_WORK INSTRUCTIONS:_
1) For the StringEncoding message, decide whether each statement agrees with the text: (a) two open issues remain; (b) the resolutions on the wiki page came only from offline discussion; (c) the "Notes to Implementers" section is described as controversial. Answer each with yes or no and quote the deciding words.
2) Write out the part of the StringEncoding message that opens with the words containing "Joshua Bell jsbell" and closes with "may be non-obvious.".
3) Extend the StringEncoding message from the point where it stops.

[whatwg] StringEncoding open issues

Joshua Bell jsbell at chromium.org
Mon Aug 6 11:29:33 PDT 2012


Regarding the API proposal at: http://wiki.whatwg.org/wiki/StringEncoding

It looks like we've got some developer interest in implementing this, and
need to nail down the open issues. I encourage folks to look over the
"Resolved" issues in the wiki page and make sure the resolutions - gathered
from loose consensus here and offline discussion - are truly resolved or if
anything is not future-proof and should block implementations from
proceeding. Also, look at the "Notes to Implementers" section; this should
be non-controversial but may be non-obvious.

This leaves two open issues: behavior on encoding error, and handling of
Byte Order Marks (BOMs)

Stored items
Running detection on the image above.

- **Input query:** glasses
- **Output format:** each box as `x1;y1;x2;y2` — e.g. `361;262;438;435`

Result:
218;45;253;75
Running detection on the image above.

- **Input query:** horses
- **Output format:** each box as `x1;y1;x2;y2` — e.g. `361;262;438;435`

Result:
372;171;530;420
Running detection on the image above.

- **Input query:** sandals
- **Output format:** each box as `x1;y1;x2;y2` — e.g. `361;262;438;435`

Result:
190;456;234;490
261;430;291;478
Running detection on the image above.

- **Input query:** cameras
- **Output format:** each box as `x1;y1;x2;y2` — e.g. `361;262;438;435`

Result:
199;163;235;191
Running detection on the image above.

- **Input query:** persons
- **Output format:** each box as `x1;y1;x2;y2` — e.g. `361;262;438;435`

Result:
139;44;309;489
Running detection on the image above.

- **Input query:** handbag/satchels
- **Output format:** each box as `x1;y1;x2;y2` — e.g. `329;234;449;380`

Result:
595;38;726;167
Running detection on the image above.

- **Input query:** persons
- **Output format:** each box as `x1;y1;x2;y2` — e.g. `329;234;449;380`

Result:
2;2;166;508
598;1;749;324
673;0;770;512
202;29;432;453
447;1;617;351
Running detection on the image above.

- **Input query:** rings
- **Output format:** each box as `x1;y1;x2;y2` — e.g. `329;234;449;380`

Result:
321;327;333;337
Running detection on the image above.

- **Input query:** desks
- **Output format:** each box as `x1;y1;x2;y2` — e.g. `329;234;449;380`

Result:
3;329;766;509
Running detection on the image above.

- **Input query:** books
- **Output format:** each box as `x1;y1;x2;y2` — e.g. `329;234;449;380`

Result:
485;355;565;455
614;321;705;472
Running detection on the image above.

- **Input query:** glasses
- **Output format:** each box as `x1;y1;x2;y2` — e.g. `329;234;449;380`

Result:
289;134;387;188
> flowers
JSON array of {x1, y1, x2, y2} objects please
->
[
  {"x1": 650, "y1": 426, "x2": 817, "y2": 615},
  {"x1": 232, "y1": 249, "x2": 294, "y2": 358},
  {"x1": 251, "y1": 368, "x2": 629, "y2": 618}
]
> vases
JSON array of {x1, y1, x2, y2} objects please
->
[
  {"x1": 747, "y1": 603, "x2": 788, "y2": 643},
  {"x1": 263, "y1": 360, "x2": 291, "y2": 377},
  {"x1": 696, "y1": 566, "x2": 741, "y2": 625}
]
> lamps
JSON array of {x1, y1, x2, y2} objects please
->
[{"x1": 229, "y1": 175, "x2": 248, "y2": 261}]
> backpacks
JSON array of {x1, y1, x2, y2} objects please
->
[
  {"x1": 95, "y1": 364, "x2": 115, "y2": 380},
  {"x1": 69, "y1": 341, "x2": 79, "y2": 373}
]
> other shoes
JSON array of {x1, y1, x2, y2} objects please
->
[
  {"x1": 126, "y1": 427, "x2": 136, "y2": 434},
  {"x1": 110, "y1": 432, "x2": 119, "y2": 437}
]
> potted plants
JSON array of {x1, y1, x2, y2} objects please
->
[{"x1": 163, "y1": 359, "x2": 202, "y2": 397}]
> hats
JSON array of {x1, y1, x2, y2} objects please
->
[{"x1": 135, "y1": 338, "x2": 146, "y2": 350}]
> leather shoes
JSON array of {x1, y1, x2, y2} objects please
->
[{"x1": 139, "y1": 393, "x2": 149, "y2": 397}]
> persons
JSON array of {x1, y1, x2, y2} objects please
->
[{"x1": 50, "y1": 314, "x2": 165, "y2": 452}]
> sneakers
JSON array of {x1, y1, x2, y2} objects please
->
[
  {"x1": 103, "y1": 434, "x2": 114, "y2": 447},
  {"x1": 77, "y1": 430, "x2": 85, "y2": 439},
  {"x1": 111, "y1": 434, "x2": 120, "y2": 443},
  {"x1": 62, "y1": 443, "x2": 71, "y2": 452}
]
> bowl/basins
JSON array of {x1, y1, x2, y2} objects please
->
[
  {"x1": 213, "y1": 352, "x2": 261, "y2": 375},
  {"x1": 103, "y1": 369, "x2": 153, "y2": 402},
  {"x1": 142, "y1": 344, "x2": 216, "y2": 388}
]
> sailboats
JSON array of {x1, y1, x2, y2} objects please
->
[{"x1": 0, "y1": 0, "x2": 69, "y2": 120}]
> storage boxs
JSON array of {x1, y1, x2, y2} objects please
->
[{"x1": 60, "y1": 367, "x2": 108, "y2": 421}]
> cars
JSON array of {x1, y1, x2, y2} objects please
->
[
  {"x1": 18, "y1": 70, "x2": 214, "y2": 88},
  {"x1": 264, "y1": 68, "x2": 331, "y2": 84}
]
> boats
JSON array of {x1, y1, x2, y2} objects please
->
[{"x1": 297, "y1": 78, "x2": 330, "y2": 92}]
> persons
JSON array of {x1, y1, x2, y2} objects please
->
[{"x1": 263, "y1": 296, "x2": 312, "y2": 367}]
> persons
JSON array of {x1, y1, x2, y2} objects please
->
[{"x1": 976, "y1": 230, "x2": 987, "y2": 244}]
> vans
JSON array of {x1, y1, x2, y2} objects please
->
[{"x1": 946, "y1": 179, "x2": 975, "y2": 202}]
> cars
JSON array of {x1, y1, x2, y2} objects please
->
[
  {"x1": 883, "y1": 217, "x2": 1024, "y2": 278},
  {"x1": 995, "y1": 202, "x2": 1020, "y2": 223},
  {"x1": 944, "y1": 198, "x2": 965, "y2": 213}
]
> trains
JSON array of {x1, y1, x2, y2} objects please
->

_ANSWERS BY TASK:_
1)
(a) Yes: "This leaves two open issues"
(b) No: "gathered from loose consensus here and offline discussion"
(c) No: "this should be non-controversial but may be non-obvious"

2)
Joshua Bell jsbell at chromium.org
Mon Aug 6 11:29:33 PDT 2012


Regarding the API proposal at: http://wiki.whatwg.org/wiki/StringEncoding

It looks like we've got some developer interest in implementing this, and
need to nail down the open issues. I encourage folks to look over the
"Resolved" issues in the wiki page and make sure the resolutions - gathered
from loose consensus here and offline discussion - are truly resolved or if
anything is not future-proof and should block implementations from
proceeding. Also, look at the "Notes to Implementers" section; this should
be non-controversial but may be non-obvious.

3)
== Encoding Errors ==

The proposal builds on Anne's
http://dvcs.w3.org/hg/encoding/raw-file/tip/Overview.html encoding spec,
which defines when encodings should emit an encoder error. In that spec
(which describes the existing behavior of Web browsers) encoders are used
in a limited fashion, e.g. for encoding form results before submission via
HTTP, and hence the cases are much more restricted than the errors
encountered when browsers are asked to decode content from the wild. As
noted, the encoding process could terminate when an error is emitted.
Alternately (and as is necessary for forms, etc) there is a
use-case-specific escaping mechanism for non-encodable code points.

The proposed TextDecoder object takes a TextDecoderOptions options with a
|fatal| flag that controls the decode behavior in case of error - if
|fatal| is unset (default) a decode error produces a fallback character
(U+FFFD); if |fatal| is set then a DOMException is raised instead.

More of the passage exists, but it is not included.